Execution Table Metrics Report:

sno	records-size	file size	heap size	Data format	execution time	with streaming	throughput(records/second)	output chunks file

1	1M	30MB	4GB	JSON	30sec	Y	33,333	1
2	10M	2GB	4GB	JSON	3:59sec	Y	45000	1
3	10M	2GB	4GB	JSON	00:18:08	partial streaming	9,225	10,000 with 1000 records chunk
4	10M	2GB	1GB	JSON	0:03:46	y	45k	1

Mule 3 Observations:

Mule Runtime: 4.3.0

Create a prototype application to understand the e2e streaming with basic sample flow. Try to read an input CSV file through on new or updated file connector in repeatable streaming mode as we want to refer the file in concurrent method with scatter-gather.
Use a set payload connector for setting a mime-type with streaming properties to achieve octet-stream or byte streaming with proper specification of mime-type for an ingested input file and add it as an additional property. After that process, the input file
concurrently with scatter-gather to get two formats of data, one is for XML format, and the other is for JSON format, and then write it into a file via the local file system.

Property configuration of On New or Update connector to read input file in repeatable stream mode.

Streaming in Mule

Property configuration of set Payload connector.

Streaming in Mule

Process XML dwl file.

Streaming in Mule

Process JSON dwl file.

Streaming in Mule

Output:

Execution time of JSON: 0:54:00 for 1M Item records

Execution time of XML: 0:01:09 for 1M Item records

Streaming With Grouping Logic

Observation:

We have tested a few entities in the Adapter which have grouping logic like Item, Actual vehicle load outbound, Production method, etc., where we have processed the data with grouping logic like grouping the data based on a few columns ex: material number or Item number, etc.
which will be applicable to the whole ingested payload. In this case, the Input payload will get loaded into memory at the time of DWL execution due to group by function, and then further transformation will get processed, which can result in back pressure in case of a huge payload that causes the application to restart abruptly or may cause more resource utilization.
Below is the Testing report:

Entity	Total Records	Heap Size	File size	Status	Data Format	Time Taken	ISSUE
Item	1M	2GB	149.7MB	FAILED	JSON	-	Restart the adapter
Item	1M	3GB		PASSED	JSON	0:15:53
Item	1M	4GB		PASSED	JSON	0:07:53
Item	1M	6GB		PASSED	JSON	0:03:24
Item	1M	8GB		PASSD	JSON	0:01:59

Streaming Without Grouping Logic

Observation:

We have also tested entities that do not have grouping logic.
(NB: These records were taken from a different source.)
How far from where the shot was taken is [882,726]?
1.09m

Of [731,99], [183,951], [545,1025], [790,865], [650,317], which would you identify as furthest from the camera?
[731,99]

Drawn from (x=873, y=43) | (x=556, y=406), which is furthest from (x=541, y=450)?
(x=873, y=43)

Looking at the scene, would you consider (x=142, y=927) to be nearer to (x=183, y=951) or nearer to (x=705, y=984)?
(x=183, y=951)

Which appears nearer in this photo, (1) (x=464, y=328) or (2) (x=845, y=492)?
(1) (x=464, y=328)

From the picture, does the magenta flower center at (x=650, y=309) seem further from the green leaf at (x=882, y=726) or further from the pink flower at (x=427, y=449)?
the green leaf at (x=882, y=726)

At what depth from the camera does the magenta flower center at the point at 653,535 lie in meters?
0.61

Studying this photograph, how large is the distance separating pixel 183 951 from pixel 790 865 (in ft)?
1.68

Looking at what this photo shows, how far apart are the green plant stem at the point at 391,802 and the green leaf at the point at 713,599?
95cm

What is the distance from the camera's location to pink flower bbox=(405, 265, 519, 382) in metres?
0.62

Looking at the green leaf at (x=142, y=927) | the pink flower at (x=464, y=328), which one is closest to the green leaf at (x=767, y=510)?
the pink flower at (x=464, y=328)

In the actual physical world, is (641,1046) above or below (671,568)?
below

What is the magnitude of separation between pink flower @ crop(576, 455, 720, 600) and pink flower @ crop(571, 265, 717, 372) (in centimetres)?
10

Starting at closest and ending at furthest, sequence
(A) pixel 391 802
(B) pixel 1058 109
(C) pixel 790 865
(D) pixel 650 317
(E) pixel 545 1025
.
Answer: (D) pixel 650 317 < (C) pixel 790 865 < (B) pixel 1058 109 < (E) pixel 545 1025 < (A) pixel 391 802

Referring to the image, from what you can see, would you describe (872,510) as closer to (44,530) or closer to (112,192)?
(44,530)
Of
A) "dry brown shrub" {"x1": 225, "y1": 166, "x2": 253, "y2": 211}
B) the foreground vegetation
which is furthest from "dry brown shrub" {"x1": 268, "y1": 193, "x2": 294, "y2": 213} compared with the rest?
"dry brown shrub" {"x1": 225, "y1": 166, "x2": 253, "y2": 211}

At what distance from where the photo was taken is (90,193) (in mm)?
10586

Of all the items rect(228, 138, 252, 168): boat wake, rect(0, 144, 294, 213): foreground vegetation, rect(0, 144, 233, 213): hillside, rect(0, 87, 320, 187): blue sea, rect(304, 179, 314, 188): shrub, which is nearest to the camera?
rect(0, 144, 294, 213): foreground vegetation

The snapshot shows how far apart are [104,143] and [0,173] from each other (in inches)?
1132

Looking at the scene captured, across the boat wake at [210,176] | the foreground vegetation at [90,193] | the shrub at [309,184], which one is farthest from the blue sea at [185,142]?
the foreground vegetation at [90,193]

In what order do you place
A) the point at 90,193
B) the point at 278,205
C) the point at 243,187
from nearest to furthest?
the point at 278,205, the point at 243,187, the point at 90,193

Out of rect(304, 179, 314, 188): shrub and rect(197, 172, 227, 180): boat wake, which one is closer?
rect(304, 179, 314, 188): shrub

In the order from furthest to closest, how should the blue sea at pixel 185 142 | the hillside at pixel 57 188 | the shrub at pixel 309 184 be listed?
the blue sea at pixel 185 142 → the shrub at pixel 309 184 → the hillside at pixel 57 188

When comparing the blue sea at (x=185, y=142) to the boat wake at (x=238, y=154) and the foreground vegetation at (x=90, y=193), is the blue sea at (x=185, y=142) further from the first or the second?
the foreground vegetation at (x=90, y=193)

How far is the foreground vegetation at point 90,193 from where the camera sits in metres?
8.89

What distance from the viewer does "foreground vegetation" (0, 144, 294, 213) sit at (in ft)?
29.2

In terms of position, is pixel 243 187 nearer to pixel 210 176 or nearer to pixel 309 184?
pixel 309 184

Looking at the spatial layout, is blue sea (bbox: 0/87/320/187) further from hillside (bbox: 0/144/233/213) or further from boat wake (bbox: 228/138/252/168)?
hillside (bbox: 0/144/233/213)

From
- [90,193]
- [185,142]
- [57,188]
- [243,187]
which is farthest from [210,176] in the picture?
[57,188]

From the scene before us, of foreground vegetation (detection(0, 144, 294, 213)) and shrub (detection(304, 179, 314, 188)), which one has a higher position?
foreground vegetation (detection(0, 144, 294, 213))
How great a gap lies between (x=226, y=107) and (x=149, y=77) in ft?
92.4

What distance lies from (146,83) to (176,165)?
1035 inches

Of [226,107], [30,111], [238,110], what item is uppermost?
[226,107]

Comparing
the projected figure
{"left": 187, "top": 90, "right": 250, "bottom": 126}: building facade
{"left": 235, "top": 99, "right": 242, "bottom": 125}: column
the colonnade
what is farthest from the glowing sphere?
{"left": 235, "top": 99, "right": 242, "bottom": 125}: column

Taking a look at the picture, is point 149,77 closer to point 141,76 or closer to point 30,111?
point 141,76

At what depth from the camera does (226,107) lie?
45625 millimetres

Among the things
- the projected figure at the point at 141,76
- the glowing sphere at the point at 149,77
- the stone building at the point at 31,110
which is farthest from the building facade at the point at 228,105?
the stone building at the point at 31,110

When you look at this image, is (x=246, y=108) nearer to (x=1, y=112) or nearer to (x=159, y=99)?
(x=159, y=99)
So, we have tested one of the entities for millions of records on the Adapter and captured a few test results below:

Entity	Total Records	No. of Files	File Size	Status	Data Format	Time Taken	Throughput Record/sec
DMDUNIT	1M	1	149.7MB	PASSED	JSON	0:01:18	12,820
DMDUNIT	10M	1 x 10		PASSED	JSON	0:03:40	45,454
DMDUNIT	20M	1 x 20		PASSED	JSON	0:07:16	45871

Observation on Existing Issue

Streaming role for faulty records or error records:

1. In case of any error, the message event is not getting redirected to the error handler.

Mulesoft Product team Response:

When we use deferred=true, it will pass the stream to the next component without directly throwing the error on the Transform Message component. This is the downside of using deferred. This is expected behavior.

2. In case of any error, the first faulty record, and subsequent records get dropped.

Mulesoft Product team Response:

All the successful records are getting processed, and error records are getting skipped. Expected behavior from Mulesoft.

3. Handle error records such that they can be pushed to an API.

Mulesoft Product team Response:

If we tried to pass failed records information to another flow using the lookup function, which cannot be used with deferred mode true. Expected behavior from Mulesoft

4. Handle exceptions for error records so that exception information can be logged and stored as per business use case.

Mulesoft Product team Response:

Able to successfully log the erroneous records to the console with a custom error message from the data weave code itself.